The performers themselves often act with gusto, no surprise considering that many – but not all – are devoutly religious. According to "Word of Promise" producer Carl Amari, actors Stacy Keach and Richard Dreyfuss, who played Paul and Moses, respectively, were thrilled because they had long studied and admired their characters. And Jim Caviezel, who played Jesus in "The Passion of the Christ," returned to the role in "Word of Promise."
Academy award-winning actor Louis Gossett Jr. says playing the apostle John in "Word of Promise" reaffirmed and deepened his own faith. The acting he's used to doing is "deep, spiritually," he says. "But this is deep with a capital D."
In "The Bible Experience," says senior director Hurd, African-American performers were drawn to the chance to play biblical roles that had long been denied to them. "Our perspective – not being asked to play those roles in movies, ever – gave it a lot of heart," she says. "People came in saying, 'I can play King Herod, I can play Bathsheba?' "

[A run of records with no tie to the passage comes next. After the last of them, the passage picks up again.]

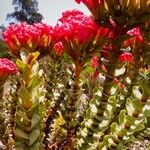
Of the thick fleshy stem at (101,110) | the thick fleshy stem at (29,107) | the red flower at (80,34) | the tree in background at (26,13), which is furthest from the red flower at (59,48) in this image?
the tree in background at (26,13)

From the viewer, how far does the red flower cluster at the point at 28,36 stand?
3385 millimetres

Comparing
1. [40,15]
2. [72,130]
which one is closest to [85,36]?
[72,130]

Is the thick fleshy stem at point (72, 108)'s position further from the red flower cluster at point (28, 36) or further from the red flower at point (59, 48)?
the red flower at point (59, 48)

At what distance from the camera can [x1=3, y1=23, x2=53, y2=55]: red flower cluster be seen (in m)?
3.38

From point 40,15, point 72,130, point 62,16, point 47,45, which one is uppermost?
point 40,15

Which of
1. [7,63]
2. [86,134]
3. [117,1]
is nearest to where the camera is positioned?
[117,1]

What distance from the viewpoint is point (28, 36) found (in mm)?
3369

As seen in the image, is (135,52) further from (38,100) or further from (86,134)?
(38,100)

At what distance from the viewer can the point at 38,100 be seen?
9.73 feet

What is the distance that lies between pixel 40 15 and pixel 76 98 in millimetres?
47111

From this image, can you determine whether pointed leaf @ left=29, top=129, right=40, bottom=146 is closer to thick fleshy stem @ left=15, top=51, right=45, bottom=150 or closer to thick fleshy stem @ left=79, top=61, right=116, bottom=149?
thick fleshy stem @ left=15, top=51, right=45, bottom=150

The producers of dramatized Bibles hired theologians to help interpret the material. They faced a few other challenges, too, from getting through all the "begats" to fine-tuning the interplay among performers. "Whenever there was an actor who was a bit over the top, it would stick out," says Mr. Amari. "We'd have to refine it and refine it."
Reading the Bible aloud can actually be quite a challenge, says Stephen Cook, professor of Old Testament at Virginia Theological Seminary in Alexandria. "A lot of people are under the mistaken impression that the Bible is this authoritative voice on high, that should be read in a serious manner," says Mr. Cook. "A lot of it is extremely humorous, and there are a lot of very funny parts."